Workers warned against laziness at Workplace


Story By: Comfort Acquah, Tema.

Nana Addo Dankwa Akufo-Addo President of the Republic of Ghana had cause to complain about the poor attitude of Ghanaians towards work.

Whiles admitting that “we do have lots of problems – bad roads, traffic jams, high electricity tariffs, inadequate housing and of course, low wages” – he indicated that “we all avoid very carefully any mention of the workplace attitudes that retard our progress.

“We arrive at work late and then spend the first hour in prayer; we are clock watchers and leave in the middle of critical work, because it is the official closing time.  Everything comes to a stop when it rains and we seem to expect the rest of the world also to stop,” he noted while addressing scores of Ghanaian workers at the Independence Square to celebrate international Workers’ Day which fell Yesterday (May 1).

Aside that, he said, “we have no respect for the hours set aside for work… we pray, we eat, we visit during working hours.  We spend hours chatting on the telephone when customers are waiting to be served, thereby increasing our labour costs.  We take a week off for every funeral.  And then we wonder why we are not competitive

“The service that we provide in our hospitality industry does not match that of our competitors and many of us have sadly come around to accept poor service as the norm.  There is a particularly pernicious attitude to property that we find at work.  There is the petty stealing of paper, envelopes, tea, milk and other equipment.  There is the reckless use of office vehicles.  Employees show no inclination to protecting the things that are in the office and factories, and extreme reluctance to stand up for what we know to be right in our workplaces in general.”

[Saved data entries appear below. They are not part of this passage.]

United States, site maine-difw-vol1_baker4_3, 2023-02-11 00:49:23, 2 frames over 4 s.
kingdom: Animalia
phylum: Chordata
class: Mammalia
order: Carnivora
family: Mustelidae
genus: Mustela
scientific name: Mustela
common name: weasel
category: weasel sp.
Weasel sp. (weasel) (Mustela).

President Akufo-Addo therefore indicated, “If we are going to make the changes we all want, then we have to start with a change in attitude to work.  Government is ready to do its part, and I am counting on you, Secretary General” (referring to the boss of the Trades Union Congress), “to lead the campaign for a change in attitude to work and increase productivity.”

Even though he said “some of those workers of old would not recognize the present day practices at our workplaces,” the president recalled how Ghanaian artisans used to have an enviable reputation around the region, saying, “Our carpenters, masons, mechanics, plumbers, tailors, were much sought after” and that “They took pride in their work and improved upon their own set standards every time they took on a new job.”

At a point, President Akufo-Addo could not but ask rhetorically, “How come that old, very old classroom blocks withstand storms and heavy rainfall, whilst the roofs of nearby, newly built ones are ripped off regularly?  How come that we build roads that are expected to last for at least five years and they do not make it through one rainy season before they fail and pot holes appear?”

He was therefore to the conviction that “The workers on the roads, the contractors and the consultants all conspire to deliver the shoddy work that prevents us from getting to where we ought to be.”